_BRIEF_
Starting at the line with "site KAR_S3_KARWA03, 3-frame burst." in it, reproduce each line below through the last one, exactly, and include nothing else.

── TASK MATERIAL ──

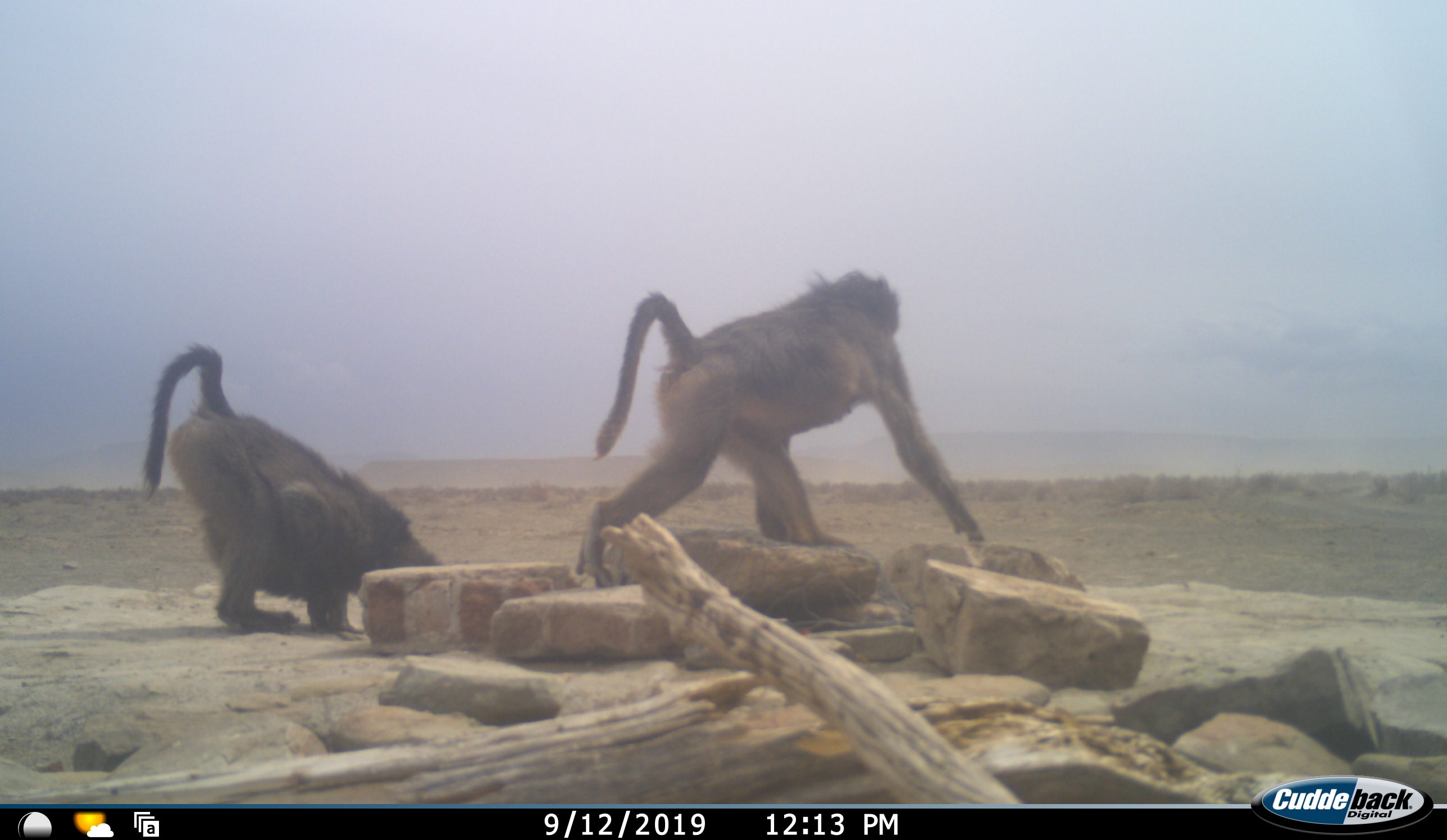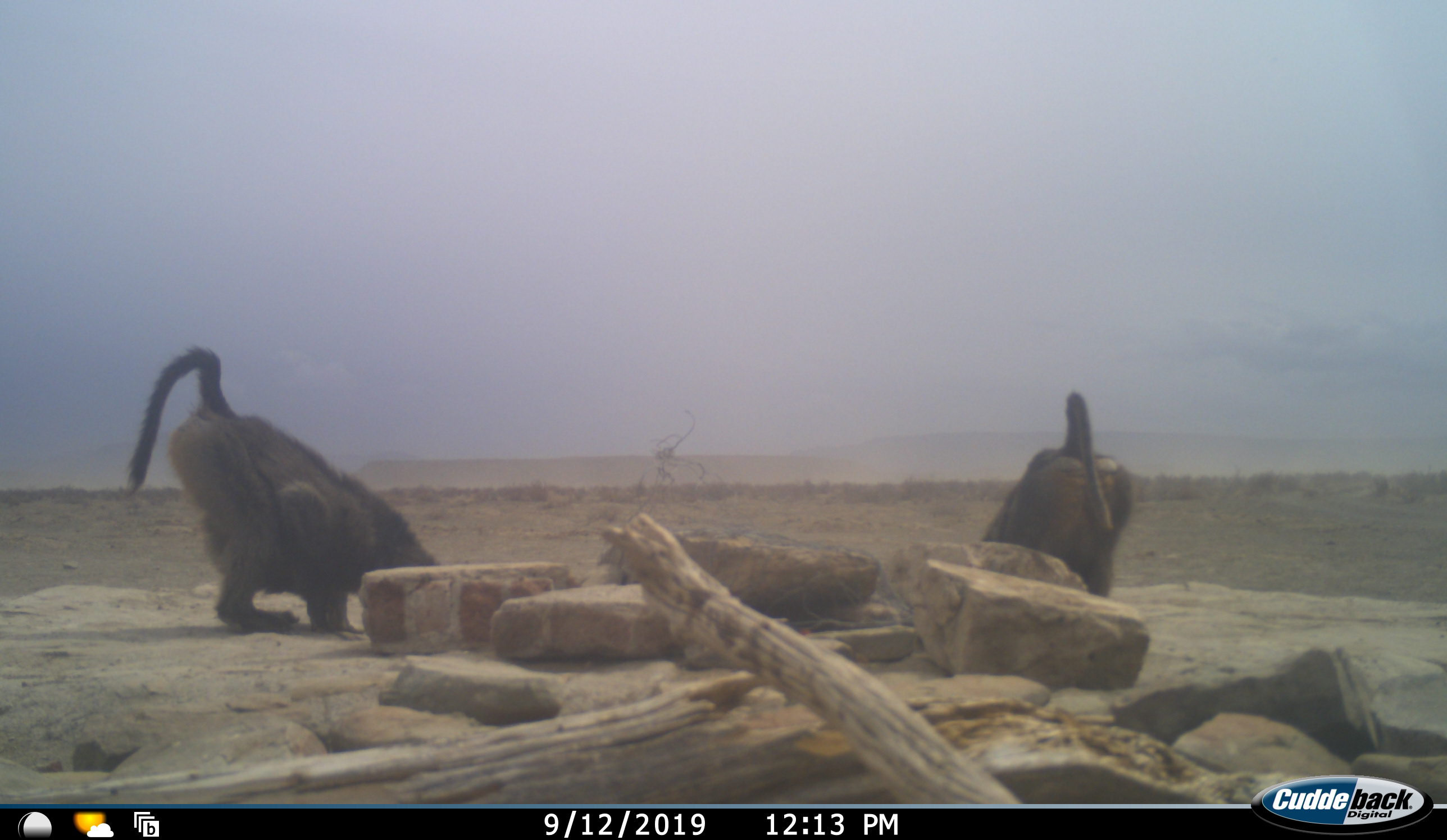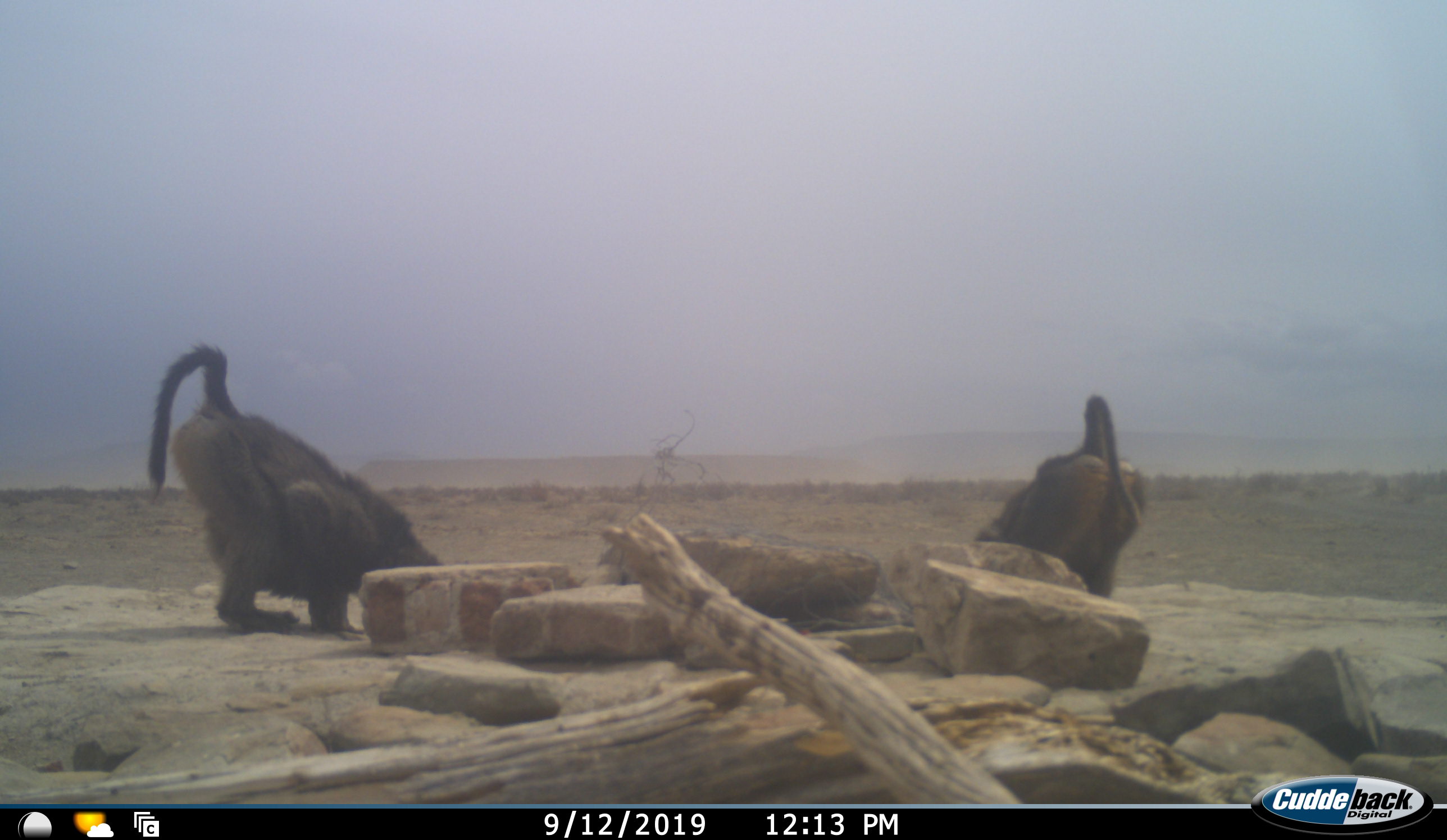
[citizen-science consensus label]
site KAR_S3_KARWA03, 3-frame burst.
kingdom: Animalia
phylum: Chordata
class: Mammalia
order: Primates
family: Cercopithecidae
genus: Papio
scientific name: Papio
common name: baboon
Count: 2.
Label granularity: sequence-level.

───

_WRITTEN SOLUTION_
site KAR_S3_KARWA03, 3-frame burst.
kingdom: Animalia
phylum: Chordata
class: Mammalia
order: Primates
family: Cercopithecidae
genus: Papio
scientific name: Papio
common name: baboon
Count: 2.
Label granularity: sequence-level.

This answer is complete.